I happen to be a Rush fan. Their music is incredible, but what I really love are the lyrics. One of their songs, Freewill, has the line, “If you choose not to decide, you still have made a choice.“
‘Choice’ is an interesting word. People like choice. We like the idea of having options, being individuals — having free will.
As consumers, we want value and part of value is having more choices. We like to have the choice between the blue or the red, the large or the small, this bell or that whistle. So, marketers naturally want to give consumers the right to choose in the hopes that giving them more choices leads them to buy their product. Choice gives consumers the idea that a particular product can be customizable to their specific needs and wants — and that is very appealing.
In traditional marketing, choice is a good thing. But in the land of direct response advertising, choice is a bad word. In direct response, you want people to respond immediately and if they have too many choices, they simply choose not to decide. Choosing not to decide becomes their choice as opposed to the one you want, which is for them to buy your product or service.
I once spent a week looking for a new sleeping bag — the right size, warmth, comfort. I went to a number of stores, looked at quality, pricing, etc. I liked that I had so many choices (I obviously had a lot more time on my hands back then). Imagine if I had seen an ad on TV for a sleeping bag that listed all of the possible options: different colors, warmth ratings, sizes, closures, material, etc. I literally would shut down thinking of all my choices — I simply could not choose.

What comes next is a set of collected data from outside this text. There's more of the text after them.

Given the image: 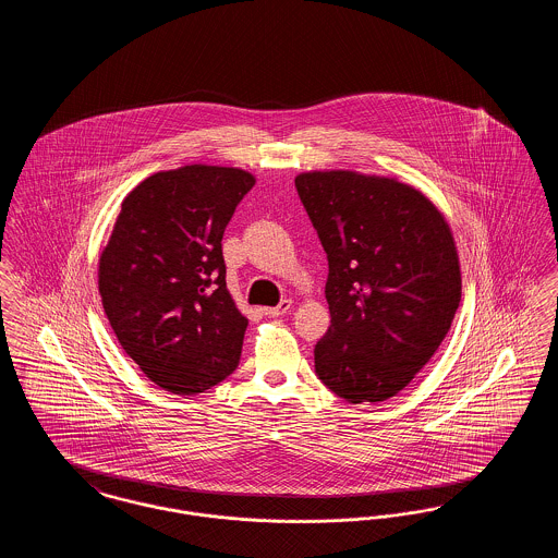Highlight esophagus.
Listing matches in <instances>:
<instances>
[{
    "instance_id": "1",
    "label": "esophagus",
    "mask_w": 558,
    "mask_h": 558,
    "mask_svg": "<svg viewBox=\"0 0 558 558\" xmlns=\"http://www.w3.org/2000/svg\"><path fill=\"white\" fill-rule=\"evenodd\" d=\"M291 305L292 301L284 299V301H280L276 307H266L264 314H266L267 318H280V316H284V314L291 310Z\"/></svg>"
}]
</instances>
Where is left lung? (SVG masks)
I'll return each instance as SVG.
<instances>
[{
	"label": "left lung",
	"mask_w": 558,
	"mask_h": 558,
	"mask_svg": "<svg viewBox=\"0 0 558 558\" xmlns=\"http://www.w3.org/2000/svg\"><path fill=\"white\" fill-rule=\"evenodd\" d=\"M328 259L319 380L349 403L399 393L446 339L460 266L444 215L418 190L355 171L294 180Z\"/></svg>",
	"instance_id": "obj_1"
}]
</instances>
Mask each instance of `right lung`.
<instances>
[{"instance_id": "1", "label": "right lung", "mask_w": 558, "mask_h": 558, "mask_svg": "<svg viewBox=\"0 0 558 558\" xmlns=\"http://www.w3.org/2000/svg\"><path fill=\"white\" fill-rule=\"evenodd\" d=\"M255 178L187 165L123 201L98 284L125 353L160 389L198 396L239 368L248 319L226 287L221 239Z\"/></svg>"}]
</instances>
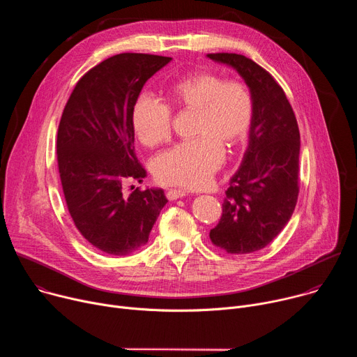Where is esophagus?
<instances>
[{"label":"esophagus","mask_w":357,"mask_h":357,"mask_svg":"<svg viewBox=\"0 0 357 357\" xmlns=\"http://www.w3.org/2000/svg\"><path fill=\"white\" fill-rule=\"evenodd\" d=\"M186 195H188V192L183 190V189H171V190L167 192V197H168L169 200H176V199H179V197L186 196Z\"/></svg>","instance_id":"34e87169"}]
</instances>
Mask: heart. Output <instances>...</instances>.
<instances>
[{
  "instance_id": "b5f03b06",
  "label": "heart",
  "mask_w": 357,
  "mask_h": 357,
  "mask_svg": "<svg viewBox=\"0 0 357 357\" xmlns=\"http://www.w3.org/2000/svg\"><path fill=\"white\" fill-rule=\"evenodd\" d=\"M171 106L195 112L192 141L162 152L154 162V175L164 185L205 186L225 161V148L238 145L248 134L254 116L250 89L237 80L200 70L168 89ZM172 112L164 101L142 94L132 110V127L146 146H157L171 137Z\"/></svg>"
}]
</instances>
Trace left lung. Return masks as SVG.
Here are the masks:
<instances>
[{"label": "left lung", "mask_w": 357, "mask_h": 357, "mask_svg": "<svg viewBox=\"0 0 357 357\" xmlns=\"http://www.w3.org/2000/svg\"><path fill=\"white\" fill-rule=\"evenodd\" d=\"M234 68L254 98L248 148L230 179L223 213L211 230L212 243L229 254H247L270 244L291 219L299 193V130L277 80L237 54H209Z\"/></svg>", "instance_id": "8db88e82"}]
</instances>
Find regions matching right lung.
I'll return each instance as SVG.
<instances>
[{"label":"right lung","mask_w":357,"mask_h":357,"mask_svg":"<svg viewBox=\"0 0 357 357\" xmlns=\"http://www.w3.org/2000/svg\"><path fill=\"white\" fill-rule=\"evenodd\" d=\"M171 58L120 54L76 83L58 128L56 157L68 211L80 234L110 256H127L148 241L167 205L162 189L137 188L146 172L134 151L132 110L145 82ZM132 189V188H131Z\"/></svg>","instance_id":"obj_1"}]
</instances>
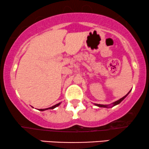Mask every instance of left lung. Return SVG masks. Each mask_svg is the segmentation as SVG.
Here are the masks:
<instances>
[{
	"label": "left lung",
	"mask_w": 149,
	"mask_h": 149,
	"mask_svg": "<svg viewBox=\"0 0 149 149\" xmlns=\"http://www.w3.org/2000/svg\"><path fill=\"white\" fill-rule=\"evenodd\" d=\"M130 91L129 92H128V93L127 94V95H125V96H124L123 97H122V98L121 99H120V100H118V101H116V102H113V103L112 104V107H114V106H116V105H118V104H119L121 102H122L123 100H124L125 98L128 95V94L130 93ZM95 105L96 106H97V107H104V108H109V105H110V104H109V105H104V104H95Z\"/></svg>",
	"instance_id": "left-lung-1"
}]
</instances>
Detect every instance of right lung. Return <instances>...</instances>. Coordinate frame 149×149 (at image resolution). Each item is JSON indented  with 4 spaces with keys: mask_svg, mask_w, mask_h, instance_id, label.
Instances as JSON below:
<instances>
[{
    "mask_svg": "<svg viewBox=\"0 0 149 149\" xmlns=\"http://www.w3.org/2000/svg\"><path fill=\"white\" fill-rule=\"evenodd\" d=\"M61 103H59V104H55L54 106H53V107H49V108H47V109H40V111H45V110H47V109H54V108H56L57 107H58V106L60 105Z\"/></svg>",
    "mask_w": 149,
    "mask_h": 149,
    "instance_id": "right-lung-1",
    "label": "right lung"
}]
</instances>
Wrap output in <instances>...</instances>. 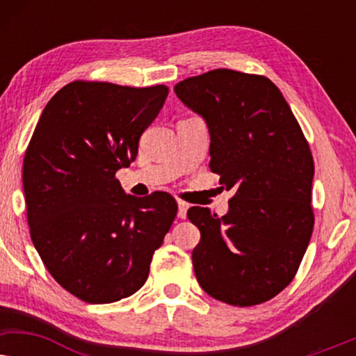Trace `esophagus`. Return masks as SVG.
Instances as JSON below:
<instances>
[{
	"label": "esophagus",
	"instance_id": "1",
	"mask_svg": "<svg viewBox=\"0 0 356 356\" xmlns=\"http://www.w3.org/2000/svg\"><path fill=\"white\" fill-rule=\"evenodd\" d=\"M189 209V204L183 199H178V217L179 218H186V212Z\"/></svg>",
	"mask_w": 356,
	"mask_h": 356
}]
</instances>
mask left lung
Masks as SVG:
<instances>
[{
  "mask_svg": "<svg viewBox=\"0 0 356 356\" xmlns=\"http://www.w3.org/2000/svg\"><path fill=\"white\" fill-rule=\"evenodd\" d=\"M178 99L206 120L211 163L233 189L223 217L191 207L201 232L194 274L212 298L254 306L293 280L314 227V160L295 115L266 76L212 70L175 86Z\"/></svg>",
  "mask_w": 356,
  "mask_h": 356,
  "instance_id": "1",
  "label": "left lung"
}]
</instances>
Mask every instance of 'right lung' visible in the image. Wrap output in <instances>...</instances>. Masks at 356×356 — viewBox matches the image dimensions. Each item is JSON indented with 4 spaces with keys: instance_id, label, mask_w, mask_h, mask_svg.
Listing matches in <instances>:
<instances>
[{
    "instance_id": "add662e5",
    "label": "right lung",
    "mask_w": 356,
    "mask_h": 356,
    "mask_svg": "<svg viewBox=\"0 0 356 356\" xmlns=\"http://www.w3.org/2000/svg\"><path fill=\"white\" fill-rule=\"evenodd\" d=\"M167 95L163 84L70 82L43 108L27 145L32 243L53 279L86 303L136 293L177 217L168 193L129 196L115 177L136 159Z\"/></svg>"
}]
</instances>
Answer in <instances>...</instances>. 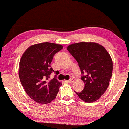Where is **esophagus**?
<instances>
[{
  "label": "esophagus",
  "mask_w": 129,
  "mask_h": 129,
  "mask_svg": "<svg viewBox=\"0 0 129 129\" xmlns=\"http://www.w3.org/2000/svg\"><path fill=\"white\" fill-rule=\"evenodd\" d=\"M68 82H69V83L72 84V83H73V82H74V80L73 79H70L69 81H68Z\"/></svg>",
  "instance_id": "34e87169"
}]
</instances>
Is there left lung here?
<instances>
[{"instance_id":"8db88e82","label":"left lung","mask_w":129,"mask_h":129,"mask_svg":"<svg viewBox=\"0 0 129 129\" xmlns=\"http://www.w3.org/2000/svg\"><path fill=\"white\" fill-rule=\"evenodd\" d=\"M78 62L81 79L85 84L84 90L76 92L81 100L94 102L104 94L109 87L113 71V62L105 48L94 42H79L67 48Z\"/></svg>"}]
</instances>
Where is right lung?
<instances>
[{"instance_id":"right-lung-1","label":"right lung","mask_w":129,"mask_h":129,"mask_svg":"<svg viewBox=\"0 0 129 129\" xmlns=\"http://www.w3.org/2000/svg\"><path fill=\"white\" fill-rule=\"evenodd\" d=\"M63 48L59 44L43 42L29 47L19 63V76L26 93L38 103H50L56 97L62 84L55 75L50 80L54 70L50 63L56 53Z\"/></svg>"}]
</instances>
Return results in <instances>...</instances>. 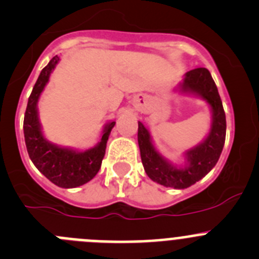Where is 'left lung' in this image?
<instances>
[{
	"mask_svg": "<svg viewBox=\"0 0 259 259\" xmlns=\"http://www.w3.org/2000/svg\"><path fill=\"white\" fill-rule=\"evenodd\" d=\"M179 92L197 94L208 103L212 111L208 135L202 143L185 152L187 163L184 167L171 165L158 153L152 143L151 134L141 121L138 122V144L142 163L149 179L163 187L185 189L204 178L219 161L226 137V116L211 72L204 67L188 71L179 85Z\"/></svg>",
	"mask_w": 259,
	"mask_h": 259,
	"instance_id": "left-lung-1",
	"label": "left lung"
}]
</instances>
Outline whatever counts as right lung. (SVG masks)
Masks as SVG:
<instances>
[{
  "instance_id": "add662e5",
  "label": "right lung",
  "mask_w": 259,
  "mask_h": 259,
  "mask_svg": "<svg viewBox=\"0 0 259 259\" xmlns=\"http://www.w3.org/2000/svg\"><path fill=\"white\" fill-rule=\"evenodd\" d=\"M60 57L55 56L40 71L34 88L28 100L24 116V138L31 162L53 184L60 188H76L91 181L100 171L105 157L108 137L115 126V121L105 125L102 138L96 147L84 152L64 148L48 142L42 134L38 118L37 103L46 84L50 80L51 72L59 64Z\"/></svg>"
}]
</instances>
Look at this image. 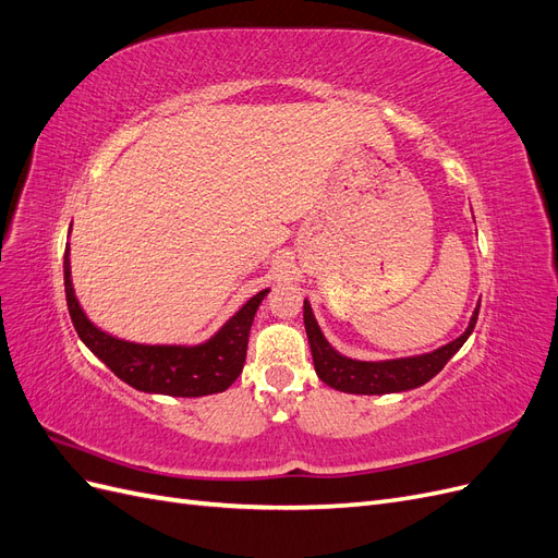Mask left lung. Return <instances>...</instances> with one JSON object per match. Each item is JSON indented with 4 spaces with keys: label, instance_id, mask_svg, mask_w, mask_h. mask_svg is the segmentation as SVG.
<instances>
[{
    "label": "left lung",
    "instance_id": "obj_1",
    "mask_svg": "<svg viewBox=\"0 0 558 558\" xmlns=\"http://www.w3.org/2000/svg\"><path fill=\"white\" fill-rule=\"evenodd\" d=\"M305 330L314 359V369L318 379L328 384L335 391L353 393V396H384V393H402L410 388L424 386L430 381L447 361L459 351L470 332L475 330L480 305L470 316V324L463 335L456 337L449 344L435 349L430 353H421V356L408 359H391V361H359L349 359L344 353L337 351L328 340L324 330H320L318 320L312 312L310 300H305Z\"/></svg>",
    "mask_w": 558,
    "mask_h": 558
}]
</instances>
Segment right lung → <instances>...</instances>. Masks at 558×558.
Instances as JSON below:
<instances>
[{
    "label": "right lung",
    "instance_id": "obj_1",
    "mask_svg": "<svg viewBox=\"0 0 558 558\" xmlns=\"http://www.w3.org/2000/svg\"><path fill=\"white\" fill-rule=\"evenodd\" d=\"M72 232V228H70ZM269 289L246 300L209 340L199 344H142L97 328L74 293L70 244L64 248V295L72 324L95 356L111 373L144 393L199 398L221 393L240 377L253 316Z\"/></svg>",
    "mask_w": 558,
    "mask_h": 558
}]
</instances>
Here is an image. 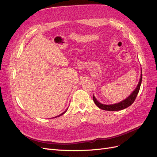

You may have a product with a bunch of options, but if you start listing all of these options in your DRTV spot, people start thinking too much — and thinking too much in this case is a bad thing. DRTV purchases are emotionally based and rationally justified. But it’s direct response or immediate response. If people think too much about what option to choose, they lose their motivation to purchase and decide not to choose at all.
In DRTV advertising, that’s not what you want. You don’t want people to take their time and think about it. You want them to choose your product or service NOW!
That doesn’t mean you have to limit the choices you offer for your product or service. You can certainly have options. You can showcase more options in other ways, like on your website or as part of the upsell with your call center.
But in your DRTV advertising campaign, you need to limit the options you provide to the viewer. The old KISS rule — Keep It Simple, Sunshine — definitely applies in DRTV advertising. Tell them the core thing that they want; what will make their life easier? Will make them smarter, look better, feel better, be better?
When you start filling in with all the peripheral noise (and let’s face it, TV advertising has enough noise already), people shut down.
More features, more options, more choice = bad.
Simple message, clear presentation of a problem and a solution, limited choice = good.
I’m all for choice for consumers but as a direct response advertiser, choice has to be limited to make your DRTV campaign effective. Because if your consumers choose not to decide, that’s not the choice you want.